Gimenez, a Republican candidate for Congress, said he’ll be convening a public town hall next week to get public reaction to lifting some restrictions at a time of increasing tension over the pace of easing measures to slow the spread of COVID-19.
President Donald Trump on Friday tweeted his support to protesters of restrictions in Democratic-led states, declaring “LIBERATE MICHIGAN!” and “LIBERATE MINNESOTA!”
Duval County went first this weekend, with Jacksonville beaches opening to swimming, running and walking. That quickly brought footage of once-empty beaches filling with residents enjoying the outdoors. Images of packed beaches during spring break earned Florida national scorn early in the coronavirus crisis last month, when Gov. Ron DeSantis resisted calls to close them.
In his private call, Gimenez called beaches the biggest challenge for a reopening strategy, participants said.

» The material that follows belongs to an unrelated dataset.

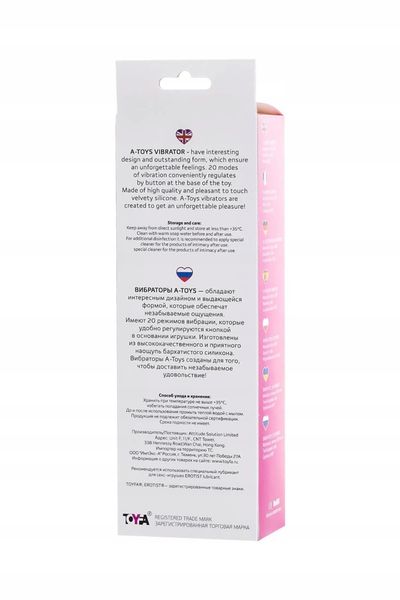 A-Toys, Vibrator Marchy zdjęcie 5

Marty said swimming in the ocean would be fine unless there was a sewage spill sending coronavirus into the water through human waste. She said if monitoring for waste wasn’t possible, swimmers should be told to close their mouths and shower after leaving the water.
Gimenez’s office has not released the task force’s recommendations, which were due to the mayor in writing before the teleconference.
In speaking to reporters, Gimenez previewed some of the rules discussed, including a four-person limit on boats no longer than 25 feet. A draft of proposed rules would allow more people on larger boats, with up to eight adults for boats 37 feet or longer.
Boats would also be required to keep at least 50 feet between them, and rafting would be prohibited. A jampacked boat party at the Haulover Sandbar on March 21 sparked Gimenez’s original order to close all marinas and boat ramps across Miami-Dade. Waterfront homes were not covered by the order.
“You have your haves and your have nots,” said Rodney Barreto, a Florida Fish and Wildlife Commission board member and former chairman who is head of the panel recommending a marina reopening plan to Gimenez. “The people who live on the water have access to their boats, people with [boats on] trailers have no access.”
Gimenez said resuming access to parks and other recreational options would mean strict adherence to the new restrictions needed to open them. “Police will be enforcing these rules with zero tolerance,” he said.